WHAT YOU NEED TO DO: List every line of the material that contains the string "found", treating uppercase and lowercase as different.

--*--

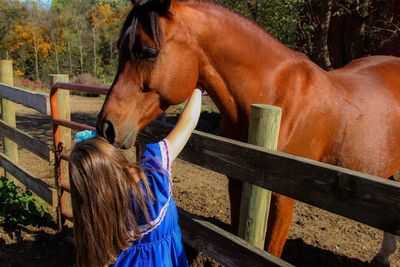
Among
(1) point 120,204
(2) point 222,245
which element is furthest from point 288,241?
(1) point 120,204

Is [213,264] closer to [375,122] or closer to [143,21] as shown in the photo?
[375,122]

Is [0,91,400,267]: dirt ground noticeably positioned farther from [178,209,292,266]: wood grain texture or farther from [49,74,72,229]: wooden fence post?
[178,209,292,266]: wood grain texture

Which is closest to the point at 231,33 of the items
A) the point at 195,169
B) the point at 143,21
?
the point at 143,21

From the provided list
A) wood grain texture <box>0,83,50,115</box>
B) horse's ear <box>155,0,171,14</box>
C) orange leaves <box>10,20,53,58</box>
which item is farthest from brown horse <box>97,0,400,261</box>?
orange leaves <box>10,20,53,58</box>

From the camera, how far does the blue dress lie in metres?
1.45

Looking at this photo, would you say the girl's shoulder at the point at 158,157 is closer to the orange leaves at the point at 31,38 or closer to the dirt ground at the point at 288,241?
the dirt ground at the point at 288,241

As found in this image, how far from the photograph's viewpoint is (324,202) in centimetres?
122

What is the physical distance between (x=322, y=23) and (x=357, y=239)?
13.1 feet

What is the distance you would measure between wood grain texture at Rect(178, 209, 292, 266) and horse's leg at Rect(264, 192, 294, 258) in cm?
31

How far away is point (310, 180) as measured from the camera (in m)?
1.25

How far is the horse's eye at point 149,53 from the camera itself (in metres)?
1.68

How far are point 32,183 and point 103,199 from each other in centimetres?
290

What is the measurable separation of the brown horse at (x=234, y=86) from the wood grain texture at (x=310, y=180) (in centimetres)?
36

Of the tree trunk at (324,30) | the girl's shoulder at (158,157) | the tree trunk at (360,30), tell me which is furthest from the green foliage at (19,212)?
the tree trunk at (360,30)
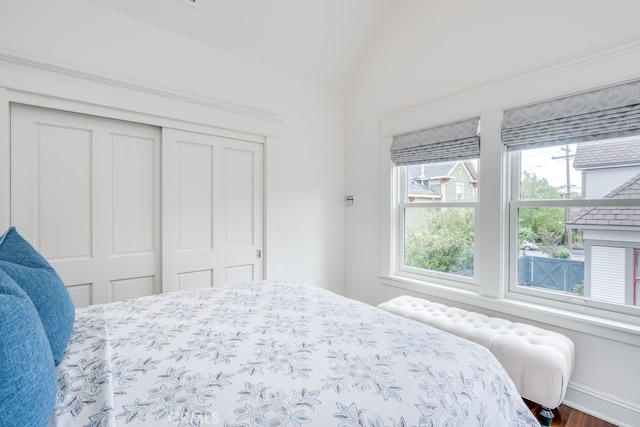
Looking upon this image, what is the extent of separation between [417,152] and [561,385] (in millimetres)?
2026

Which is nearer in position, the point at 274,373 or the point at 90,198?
the point at 274,373

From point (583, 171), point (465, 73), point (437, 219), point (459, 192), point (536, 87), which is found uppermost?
point (465, 73)

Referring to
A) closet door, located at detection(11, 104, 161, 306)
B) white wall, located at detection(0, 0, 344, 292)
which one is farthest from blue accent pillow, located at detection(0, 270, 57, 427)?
white wall, located at detection(0, 0, 344, 292)

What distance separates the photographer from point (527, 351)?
1762mm

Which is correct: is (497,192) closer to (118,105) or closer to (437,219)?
(437,219)

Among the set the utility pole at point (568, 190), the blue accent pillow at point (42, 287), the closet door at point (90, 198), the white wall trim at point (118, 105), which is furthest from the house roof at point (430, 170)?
the blue accent pillow at point (42, 287)

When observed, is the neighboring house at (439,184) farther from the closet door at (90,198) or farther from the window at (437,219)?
the closet door at (90,198)

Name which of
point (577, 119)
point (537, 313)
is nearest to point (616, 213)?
point (577, 119)

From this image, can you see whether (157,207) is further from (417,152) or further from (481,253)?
(481,253)

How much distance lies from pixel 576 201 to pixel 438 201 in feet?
3.43

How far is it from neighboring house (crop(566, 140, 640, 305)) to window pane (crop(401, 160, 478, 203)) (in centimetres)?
73

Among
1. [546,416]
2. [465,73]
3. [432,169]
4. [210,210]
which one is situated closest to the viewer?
[546,416]

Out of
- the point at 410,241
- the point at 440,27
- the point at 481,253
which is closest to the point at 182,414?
the point at 481,253

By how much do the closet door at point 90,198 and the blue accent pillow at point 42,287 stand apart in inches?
37.5
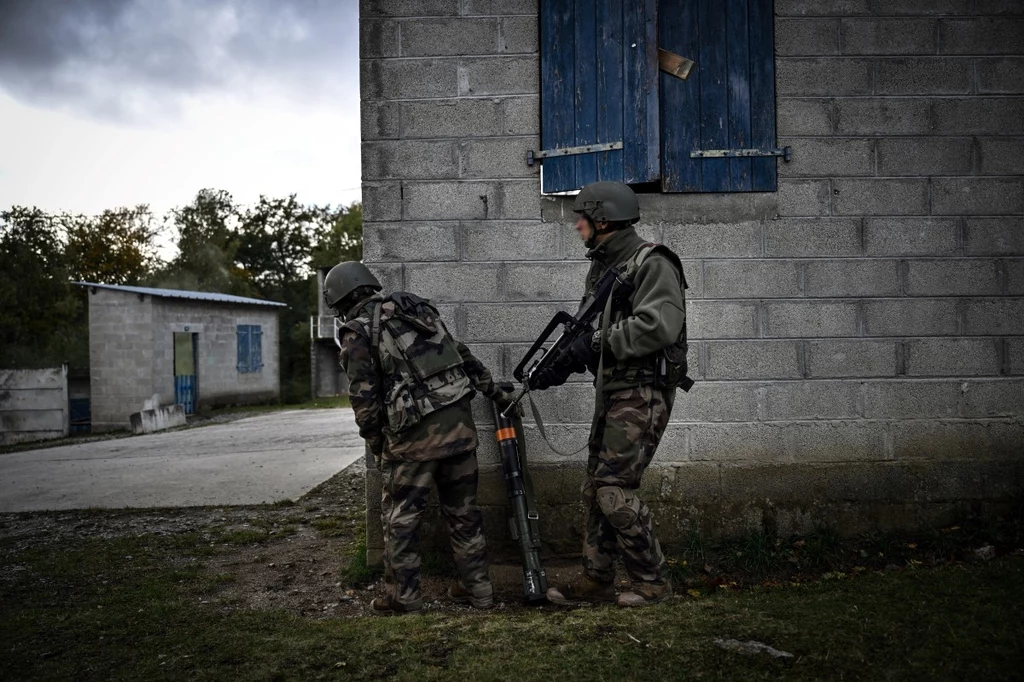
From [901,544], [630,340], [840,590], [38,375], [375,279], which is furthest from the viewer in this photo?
[38,375]

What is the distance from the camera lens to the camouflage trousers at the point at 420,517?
3.87 metres

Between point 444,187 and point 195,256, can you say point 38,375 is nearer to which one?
point 444,187

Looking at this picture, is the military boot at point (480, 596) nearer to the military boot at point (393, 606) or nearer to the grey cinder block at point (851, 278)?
the military boot at point (393, 606)

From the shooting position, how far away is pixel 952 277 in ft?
15.1

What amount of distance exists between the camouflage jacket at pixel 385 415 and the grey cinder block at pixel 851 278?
2.17 m

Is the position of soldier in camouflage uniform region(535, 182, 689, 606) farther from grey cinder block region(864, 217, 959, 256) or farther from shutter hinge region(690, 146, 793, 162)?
grey cinder block region(864, 217, 959, 256)

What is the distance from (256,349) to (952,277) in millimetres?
20011

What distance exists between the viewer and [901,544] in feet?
14.6

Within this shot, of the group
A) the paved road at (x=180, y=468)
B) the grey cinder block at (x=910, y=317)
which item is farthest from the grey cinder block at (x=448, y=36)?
the paved road at (x=180, y=468)

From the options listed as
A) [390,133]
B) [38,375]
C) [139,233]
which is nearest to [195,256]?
[139,233]

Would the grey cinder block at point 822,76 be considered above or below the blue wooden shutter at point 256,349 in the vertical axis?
above

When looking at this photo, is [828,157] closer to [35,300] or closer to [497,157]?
[497,157]

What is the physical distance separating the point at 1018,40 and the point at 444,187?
3.47 meters

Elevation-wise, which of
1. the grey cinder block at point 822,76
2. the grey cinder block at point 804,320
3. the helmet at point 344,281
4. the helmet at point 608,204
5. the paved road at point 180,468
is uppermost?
the grey cinder block at point 822,76
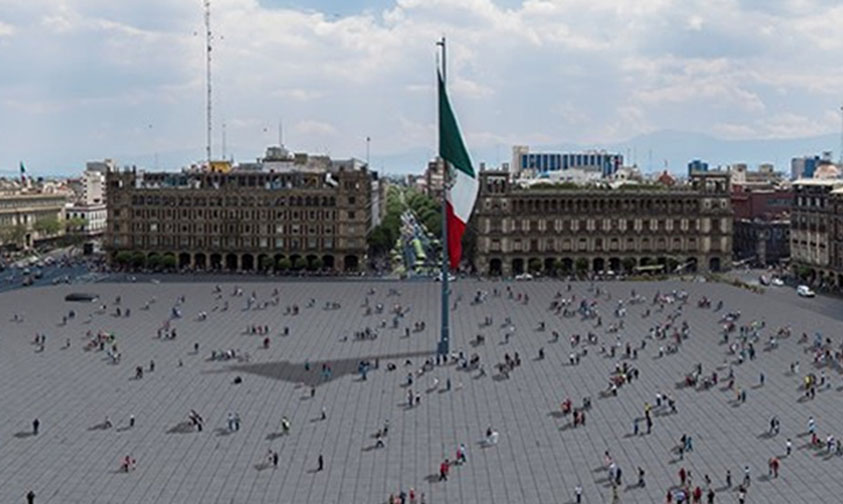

--*--

EXERCISE RESULT:
As found in this image, how far from the photograph's viewpoint is (324,202) in centimetres?
From point (583, 171), point (465, 73), point (437, 219), point (459, 192), point (536, 87), which is found uppermost?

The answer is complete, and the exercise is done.